**SOURCE TEXT**
Saudi Arabia’s poor record on human rights and its treatment of women make it easy to demonise the kingdom.

Saudi Arabia’s foreign policy has always been concerned with one aim – political survival. Since the kingdom’s creation in 1932 with the aid of the British Colonial Office in the Arabian Peninsula, political analysts have frequently predicted its imminent collapse. All of them have been proved wrong. In large part, the key to Saudi’s survival has been its special relationship with the United States. This is enshrined in the 1928 Red Line Agreement, which the US exploited to gain exclusive rights to Saudi oil exploration after the First World War.

And yet, in the 1980s and at the turn of the 2oth century, Saudi Arabia unwittingly limited its political options. First, as Peter Schweizer revealed in his cold war history Victory, during the Reagan administration the Saudis worked with the CIA on a plan to bring down the Soviet Union by increasing Saudi crude oil production, thereby triggering a collapse in global oil prices.

This wasn’t entirely in the Saudis’ interest: the Soviet Union’s collapse deprived them of an alternative superpower with which they could work, in certain circumstances, to safeguard their own interests.

A decade later, the Saudis supported the US invasion and occupation of Iraq. Iraq was destroyed, depriving them of a powerful ally and a counterbalance to Iran’s regional ambitions. Today, Saudi Arabia stands alone in the Middle East as Iran’s influence grows, bolstered by the pro-Iranian regimes of Nouri al-Maliki in Iraq and Bashar al-Assad in Syria, as well as Hezbollah and the Houthi Shia tribe found in Iraq, Syria, Lebanon and Yemen.

Saudi Arabia’s poor record on human rights and its treatment of women make it easy to demonise the kingdom. This, coupled with its oil resources and vast international cash reserves, encourages friends and foes alike to support local opposition groups that destabilise the country.

**SET TASKS**
1. Decide whether each statement agrees with the passage on Saudi foreign policy: (a) Saudi Arabia was created in 1932 with the aid of the British Colonial Office; (b) the Saudis opposed the US invasion of Iraq; (c) analysts' predictions of the kingdom's collapse turned out to be correct. For each, answer yes or no and quote the words of the passage that decide it.
2. Repeat everything in the passage on Saudi foreign policy from "This wasn’t entirely" down to "Lebanon and Yemen.".
3. Pick up the passage on Saudi foreign policy after its last sentence and carry it on.

**COLLECTED DATA**

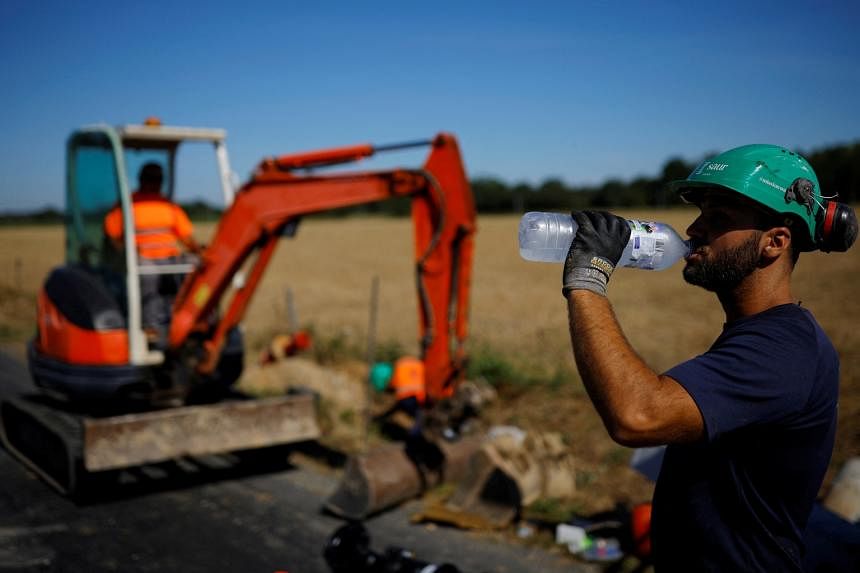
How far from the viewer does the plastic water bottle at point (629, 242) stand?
2.38 m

**TASK-BY-TASK ANSWERS**
1.
(a) Yes: "Since the kingdom’s creation in 1932 with the aid of the British Colonial Office in the Arabian Peninsula"
(b) No: "A decade later, the Saudis supported the US invasion and occupation of Iraq."
(c) No: "All of them have been proved wrong."

2.
This wasn’t entirely in the Saudis’ interest: the Soviet Union’s collapse deprived them of an alternative superpower with which they could work, in certain circumstances, to safeguard their own interests.

A decade later, the Saudis supported the US invasion and occupation of Iraq. Iraq was destroyed, depriving them of a powerful ally and a counterbalance to Iran’s regional ambitions. Today, Saudi Arabia stands alone in the Middle East as Iran’s influence grows, bolstered by the pro-Iranian regimes of Nouri al-Maliki in Iraq and Bashar al-Assad in Syria, as well as Hezbollah and the Houthi Shia tribe found in Iraq, Syria, Lebanon and Yemen.

3.
At the same time, its historic support of religious extremists is no longer a viable way for it to gain regional influence, and is counterproductive if it wants to maintain a close relationship with Washington.

There is, however, one option open to Saudi Arabia if it wants to maintain the stability of the kingdom and challenge Iran: it should convince the US to stop arming the Iraqi government and persuade it to put pressure on al-Maliki to end his violent sectarian policies. US weapons are being used by the Iranian al-Quds Force to crush the Iraqi opposition and kill innocent civilians. The Saudis should also offer active support to those Iraqis resisting al-Maliki’s rule, such as by providing training camps to members of the former Iraqi national army, disbanded by Viceroy Paul Bremer in 2003.

In the face of potentially existential threats, a politically, economically and militarily powerful Iraq would no doubt enhance Saudi Arabia’s chances of political survival, against all the odds.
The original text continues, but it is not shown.